“My point is,” I went on—the Professor and I never take the slightest offence at each other’s interruptions—“my point is that it almost seems at times as if the unmarried should, in such an emergency, assume, if they did not feel, a certain diffidence. To tell you the truth, Professor, if it were not for you, I should doubt whether the unmarried had a developed sense of humor.”

“That is simply pitiful,” flung the Professor. “Can you not see that it is a sense of humor that keeps many people from marrying? But that is not the point. Who is better fitted than Mr. Spencer, who has enjoyed freedom from an entangling alliance, who is unbiased by social situation or personal obligation, to discuss with scientific judiciality the problems of child-rearing?”

“Theoretically, Professor, that is all right. But when Mr. Spencer advises more sugar, it is awfully hard to forget that Mr. Spencer never, presumably never, sat up nights with a youngster who had the toothache. It is all very well for Mr. Spencer to suggest that when a child craves more sugar it probably needs more sugar, but the parent who manages his offspring on that basis is going to lose sleep. A good rule, if you will permit me a platitude, is a rule that works. The way that children should be brought up is the way they can be brought up.”

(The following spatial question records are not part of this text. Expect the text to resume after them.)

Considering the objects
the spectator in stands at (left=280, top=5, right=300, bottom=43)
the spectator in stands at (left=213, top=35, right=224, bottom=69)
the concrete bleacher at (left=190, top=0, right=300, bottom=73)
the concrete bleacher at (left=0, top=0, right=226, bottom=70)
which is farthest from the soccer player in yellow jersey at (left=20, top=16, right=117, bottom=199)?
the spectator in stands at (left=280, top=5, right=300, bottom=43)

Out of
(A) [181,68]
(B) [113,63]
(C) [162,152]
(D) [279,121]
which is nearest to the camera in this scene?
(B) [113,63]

“My friend,” said the Professor—

Now, I am several years older than the Professor. By sheer age I am entitled to her deference; but the Professor can ignore years as well as sex or previous condition of servitude. Her impersonality is adjusted to time, to space, and to matter. I am simply a Person.

“My friend,” said the Professor, “it is another platitude that there is a right way to do everything, even to bring up children. The way children are brought up probably is not right, and no theory or method of bringing them up is, of course, or could be more than relatively right. But in getting as near the right as we humanly may there is no wisdom in despising the advice of the spectator. The man digging a hole in the ground may be less competent than a man not in the hole to perceive that presently the earth is going to cave in. As a matter of fact, old maids, for example, have been known to bring up children very well indeed, for the reason, possibly, that nothing is more detrimental to successful authority over children than relationship to them. All experience shows that the scientific, the abstract management of children is more successful, in the average, than the traditional parental method. This scientific method, I need not say, is not less kindly than the other; it actually is more kindly. Witness the absolute triumph of kindergartens—”

“Now, Professor,” I interposed, foreseeing the spectacle of Froebel and Plato moving down arm-in-arm between the Professor’s periods, “understand me—”

“A very difficult thing at times,” she murmured.

“Understand me—I am speaking now with my eye on the American child.”